* start EXCERPTED RECORDS *

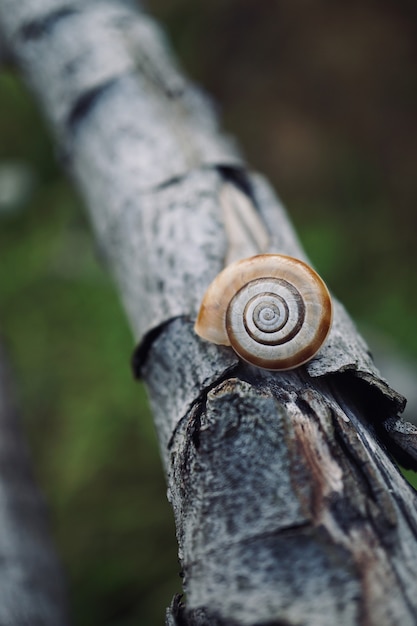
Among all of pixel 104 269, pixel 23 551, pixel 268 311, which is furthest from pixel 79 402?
pixel 268 311

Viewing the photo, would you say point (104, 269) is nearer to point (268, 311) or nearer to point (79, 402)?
point (79, 402)

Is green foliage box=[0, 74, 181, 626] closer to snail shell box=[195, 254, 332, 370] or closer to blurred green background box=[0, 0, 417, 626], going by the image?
blurred green background box=[0, 0, 417, 626]

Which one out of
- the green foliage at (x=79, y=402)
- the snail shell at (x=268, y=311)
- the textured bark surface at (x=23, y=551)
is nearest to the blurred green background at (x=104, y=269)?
the green foliage at (x=79, y=402)

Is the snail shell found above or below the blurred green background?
below

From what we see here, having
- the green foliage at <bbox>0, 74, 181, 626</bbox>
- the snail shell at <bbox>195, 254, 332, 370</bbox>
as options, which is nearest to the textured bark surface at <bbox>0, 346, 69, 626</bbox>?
the green foliage at <bbox>0, 74, 181, 626</bbox>

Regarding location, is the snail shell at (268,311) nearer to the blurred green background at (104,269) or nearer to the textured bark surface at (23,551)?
the textured bark surface at (23,551)

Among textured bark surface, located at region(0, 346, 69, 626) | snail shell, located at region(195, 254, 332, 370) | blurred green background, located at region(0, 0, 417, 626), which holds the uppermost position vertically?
blurred green background, located at region(0, 0, 417, 626)

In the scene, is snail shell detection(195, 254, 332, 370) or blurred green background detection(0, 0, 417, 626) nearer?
snail shell detection(195, 254, 332, 370)

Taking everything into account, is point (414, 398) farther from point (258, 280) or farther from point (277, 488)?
point (277, 488)
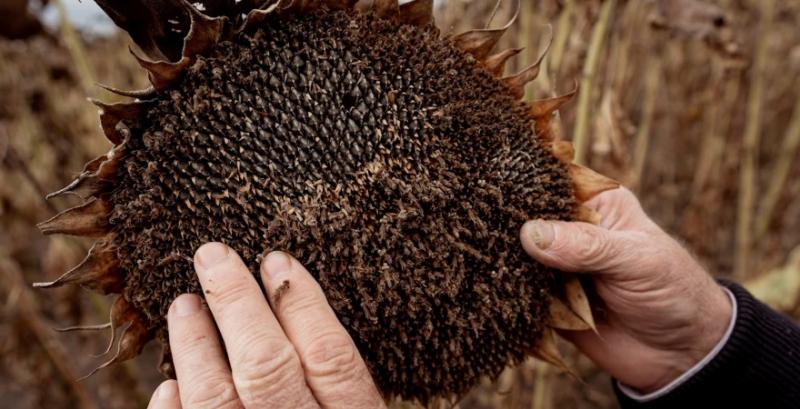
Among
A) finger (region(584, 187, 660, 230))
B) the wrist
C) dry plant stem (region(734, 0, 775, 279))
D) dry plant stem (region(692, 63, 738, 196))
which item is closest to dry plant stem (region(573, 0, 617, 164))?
finger (region(584, 187, 660, 230))

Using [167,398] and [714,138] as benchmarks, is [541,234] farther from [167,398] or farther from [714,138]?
[714,138]

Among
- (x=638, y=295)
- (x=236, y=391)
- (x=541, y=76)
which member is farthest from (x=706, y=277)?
(x=236, y=391)

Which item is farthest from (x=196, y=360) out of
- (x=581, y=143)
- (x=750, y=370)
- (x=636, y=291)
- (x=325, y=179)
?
(x=750, y=370)

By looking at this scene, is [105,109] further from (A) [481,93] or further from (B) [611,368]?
(B) [611,368]

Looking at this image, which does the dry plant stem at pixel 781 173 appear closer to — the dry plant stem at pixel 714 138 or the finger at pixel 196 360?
the dry plant stem at pixel 714 138

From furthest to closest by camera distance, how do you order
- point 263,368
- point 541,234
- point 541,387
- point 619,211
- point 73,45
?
point 541,387 → point 73,45 → point 619,211 → point 541,234 → point 263,368
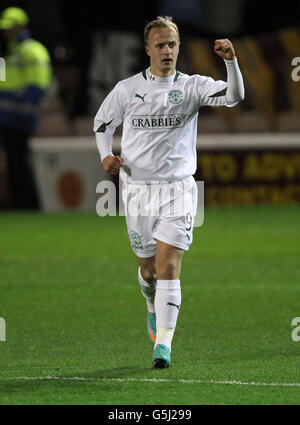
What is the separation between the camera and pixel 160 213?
7.39m

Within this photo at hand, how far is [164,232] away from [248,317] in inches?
87.7

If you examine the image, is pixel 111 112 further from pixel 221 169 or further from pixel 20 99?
pixel 20 99

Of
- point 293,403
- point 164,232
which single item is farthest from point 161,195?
→ point 293,403

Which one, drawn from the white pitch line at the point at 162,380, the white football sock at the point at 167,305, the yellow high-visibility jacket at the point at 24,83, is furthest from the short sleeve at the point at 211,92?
the yellow high-visibility jacket at the point at 24,83

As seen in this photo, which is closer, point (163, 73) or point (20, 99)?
point (163, 73)

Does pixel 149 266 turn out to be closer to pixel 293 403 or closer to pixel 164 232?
pixel 164 232

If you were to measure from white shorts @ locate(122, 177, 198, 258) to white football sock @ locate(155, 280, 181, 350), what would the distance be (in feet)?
0.83

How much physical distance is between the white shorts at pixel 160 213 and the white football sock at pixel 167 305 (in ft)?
0.83

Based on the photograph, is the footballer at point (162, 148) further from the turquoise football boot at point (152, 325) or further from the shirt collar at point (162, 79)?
the turquoise football boot at point (152, 325)

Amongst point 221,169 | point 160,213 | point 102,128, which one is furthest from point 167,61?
point 221,169

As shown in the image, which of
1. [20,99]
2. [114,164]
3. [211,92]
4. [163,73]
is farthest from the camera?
[20,99]

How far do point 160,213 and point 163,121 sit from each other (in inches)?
22.9

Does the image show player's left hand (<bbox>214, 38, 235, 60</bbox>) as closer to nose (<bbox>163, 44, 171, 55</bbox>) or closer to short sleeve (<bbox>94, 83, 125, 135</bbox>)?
nose (<bbox>163, 44, 171, 55</bbox>)

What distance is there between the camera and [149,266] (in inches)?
306
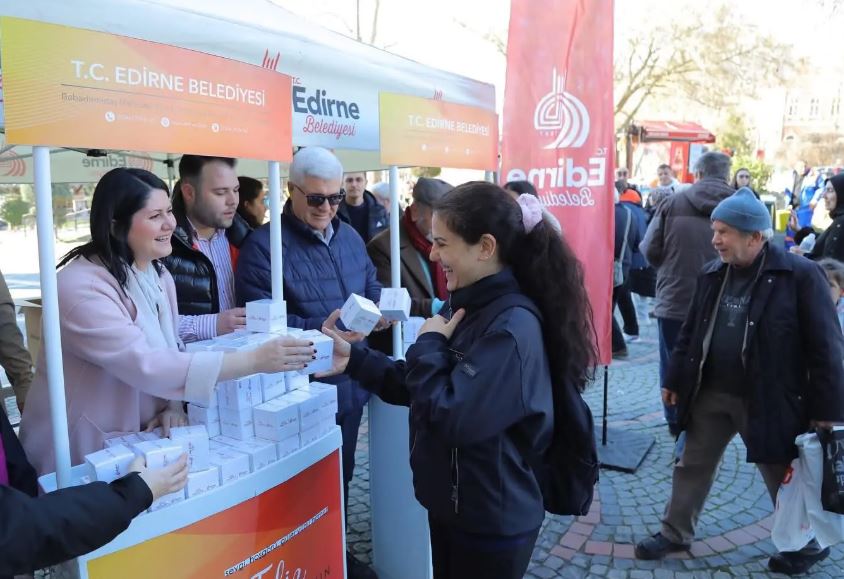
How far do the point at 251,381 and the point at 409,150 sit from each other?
4.62ft

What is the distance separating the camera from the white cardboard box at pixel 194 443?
72.9 inches

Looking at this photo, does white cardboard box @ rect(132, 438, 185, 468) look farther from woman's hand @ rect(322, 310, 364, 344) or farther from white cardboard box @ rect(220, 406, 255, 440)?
woman's hand @ rect(322, 310, 364, 344)

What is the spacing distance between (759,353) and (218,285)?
249 cm

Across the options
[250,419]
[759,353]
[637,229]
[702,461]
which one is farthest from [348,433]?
[637,229]

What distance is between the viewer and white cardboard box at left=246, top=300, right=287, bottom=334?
7.03 ft

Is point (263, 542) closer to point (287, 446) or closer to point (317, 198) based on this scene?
point (287, 446)

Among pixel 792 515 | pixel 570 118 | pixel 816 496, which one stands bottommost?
pixel 792 515

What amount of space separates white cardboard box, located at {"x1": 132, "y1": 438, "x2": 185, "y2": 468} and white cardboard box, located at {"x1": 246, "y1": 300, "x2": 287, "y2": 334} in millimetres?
515

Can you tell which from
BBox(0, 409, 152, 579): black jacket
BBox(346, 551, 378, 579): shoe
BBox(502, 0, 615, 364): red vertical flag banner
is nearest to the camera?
BBox(0, 409, 152, 579): black jacket

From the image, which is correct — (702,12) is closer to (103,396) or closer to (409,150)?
(409,150)

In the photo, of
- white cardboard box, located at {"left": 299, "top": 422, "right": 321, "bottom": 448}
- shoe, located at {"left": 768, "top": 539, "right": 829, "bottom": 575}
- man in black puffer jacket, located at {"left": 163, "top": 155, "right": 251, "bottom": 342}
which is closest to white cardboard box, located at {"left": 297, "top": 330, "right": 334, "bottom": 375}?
white cardboard box, located at {"left": 299, "top": 422, "right": 321, "bottom": 448}

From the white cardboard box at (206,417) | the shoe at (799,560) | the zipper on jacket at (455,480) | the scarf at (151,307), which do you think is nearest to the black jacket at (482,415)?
the zipper on jacket at (455,480)

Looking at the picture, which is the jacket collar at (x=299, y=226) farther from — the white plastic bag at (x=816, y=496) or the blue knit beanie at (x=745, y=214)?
the white plastic bag at (x=816, y=496)

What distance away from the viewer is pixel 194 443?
187cm
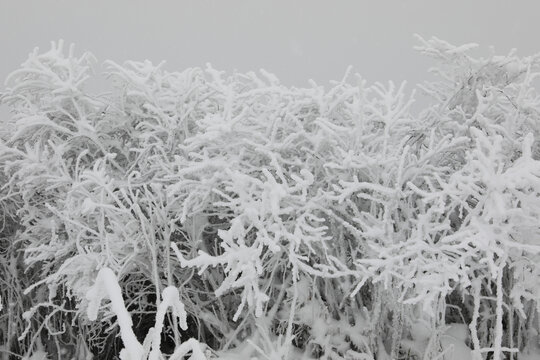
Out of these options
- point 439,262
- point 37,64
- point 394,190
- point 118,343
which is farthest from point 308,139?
point 118,343

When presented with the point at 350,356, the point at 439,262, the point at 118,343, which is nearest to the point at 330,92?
the point at 439,262

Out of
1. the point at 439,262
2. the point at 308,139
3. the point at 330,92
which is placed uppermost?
the point at 330,92

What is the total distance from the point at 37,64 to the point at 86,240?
1930 millimetres

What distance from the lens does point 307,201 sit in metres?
4.12

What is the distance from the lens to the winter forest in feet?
11.6

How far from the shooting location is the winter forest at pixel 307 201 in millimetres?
3535

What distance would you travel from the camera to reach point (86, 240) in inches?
200

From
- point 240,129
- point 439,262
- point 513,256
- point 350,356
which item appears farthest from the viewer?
point 240,129

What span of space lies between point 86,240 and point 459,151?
3504mm

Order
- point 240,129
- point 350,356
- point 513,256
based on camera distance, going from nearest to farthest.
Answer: point 513,256 < point 350,356 < point 240,129

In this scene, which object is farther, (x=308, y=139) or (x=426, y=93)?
(x=426, y=93)

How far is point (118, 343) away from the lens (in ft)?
20.7

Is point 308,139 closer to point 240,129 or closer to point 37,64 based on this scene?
point 240,129

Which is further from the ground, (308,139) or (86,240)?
(308,139)
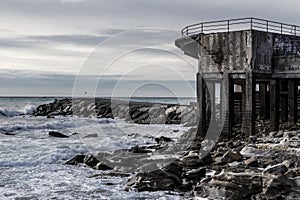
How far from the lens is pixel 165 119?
140ft

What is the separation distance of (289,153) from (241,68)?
18.6 ft

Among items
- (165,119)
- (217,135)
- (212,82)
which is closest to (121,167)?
(217,135)

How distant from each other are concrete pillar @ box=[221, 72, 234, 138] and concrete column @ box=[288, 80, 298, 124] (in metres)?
3.14

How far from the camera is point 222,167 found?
1395cm

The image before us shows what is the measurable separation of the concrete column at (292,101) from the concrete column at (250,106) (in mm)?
2781

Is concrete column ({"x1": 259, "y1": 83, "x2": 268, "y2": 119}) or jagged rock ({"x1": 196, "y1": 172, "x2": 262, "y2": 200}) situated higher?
concrete column ({"x1": 259, "y1": 83, "x2": 268, "y2": 119})

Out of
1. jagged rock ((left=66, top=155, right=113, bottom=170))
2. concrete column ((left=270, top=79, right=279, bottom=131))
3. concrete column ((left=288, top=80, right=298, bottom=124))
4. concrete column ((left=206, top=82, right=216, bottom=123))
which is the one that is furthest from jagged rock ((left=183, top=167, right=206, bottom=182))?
concrete column ((left=206, top=82, right=216, bottom=123))

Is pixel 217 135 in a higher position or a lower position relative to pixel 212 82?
lower

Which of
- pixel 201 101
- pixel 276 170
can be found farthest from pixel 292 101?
pixel 276 170

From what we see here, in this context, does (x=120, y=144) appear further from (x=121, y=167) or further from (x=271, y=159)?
(x=271, y=159)

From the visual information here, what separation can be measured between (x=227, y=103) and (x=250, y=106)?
4.08 ft

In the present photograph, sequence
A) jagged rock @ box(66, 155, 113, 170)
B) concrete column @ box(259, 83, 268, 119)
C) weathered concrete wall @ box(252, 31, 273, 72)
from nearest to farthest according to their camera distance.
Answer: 1. jagged rock @ box(66, 155, 113, 170)
2. weathered concrete wall @ box(252, 31, 273, 72)
3. concrete column @ box(259, 83, 268, 119)

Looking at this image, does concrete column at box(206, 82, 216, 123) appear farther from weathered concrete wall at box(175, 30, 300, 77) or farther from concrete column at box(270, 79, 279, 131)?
concrete column at box(270, 79, 279, 131)

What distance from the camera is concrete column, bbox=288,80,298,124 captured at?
21.0 m
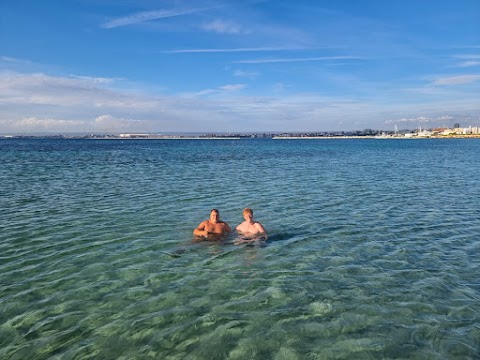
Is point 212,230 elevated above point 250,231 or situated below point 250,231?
above

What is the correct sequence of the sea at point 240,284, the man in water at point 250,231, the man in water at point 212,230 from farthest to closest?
the man in water at point 250,231 < the man in water at point 212,230 < the sea at point 240,284

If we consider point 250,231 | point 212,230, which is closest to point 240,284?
point 212,230

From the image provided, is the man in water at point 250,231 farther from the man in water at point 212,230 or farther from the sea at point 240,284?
the man in water at point 212,230

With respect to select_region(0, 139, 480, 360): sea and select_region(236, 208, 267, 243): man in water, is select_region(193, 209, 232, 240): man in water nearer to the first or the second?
select_region(0, 139, 480, 360): sea

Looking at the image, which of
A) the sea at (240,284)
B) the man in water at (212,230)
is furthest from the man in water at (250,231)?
the man in water at (212,230)

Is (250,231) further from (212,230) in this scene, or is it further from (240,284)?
(240,284)

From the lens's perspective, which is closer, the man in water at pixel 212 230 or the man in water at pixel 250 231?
the man in water at pixel 212 230

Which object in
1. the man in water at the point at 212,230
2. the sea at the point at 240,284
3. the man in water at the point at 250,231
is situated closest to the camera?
the sea at the point at 240,284

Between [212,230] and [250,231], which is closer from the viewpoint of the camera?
[212,230]

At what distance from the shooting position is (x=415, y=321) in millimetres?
6965

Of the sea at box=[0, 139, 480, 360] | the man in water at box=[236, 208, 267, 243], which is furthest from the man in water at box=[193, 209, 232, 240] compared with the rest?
the man in water at box=[236, 208, 267, 243]

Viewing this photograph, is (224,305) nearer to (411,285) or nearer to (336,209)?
(411,285)

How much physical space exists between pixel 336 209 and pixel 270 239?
588cm

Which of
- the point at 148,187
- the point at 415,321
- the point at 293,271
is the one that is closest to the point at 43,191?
the point at 148,187
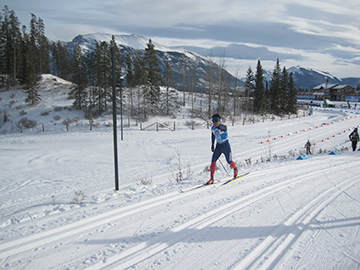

* end EXCERPTED RECORDS *

> _PROMPT_
Return every line of the records above that contains the word "yellow".

> _TASK RESPONSE_
Which one, drawn from the white pitch line at the point at 162,380, the white football sock at the point at 167,305, the yellow high-visibility jacket at the point at 24,83, is furthest from the short sleeve at the point at 211,92?
the yellow high-visibility jacket at the point at 24,83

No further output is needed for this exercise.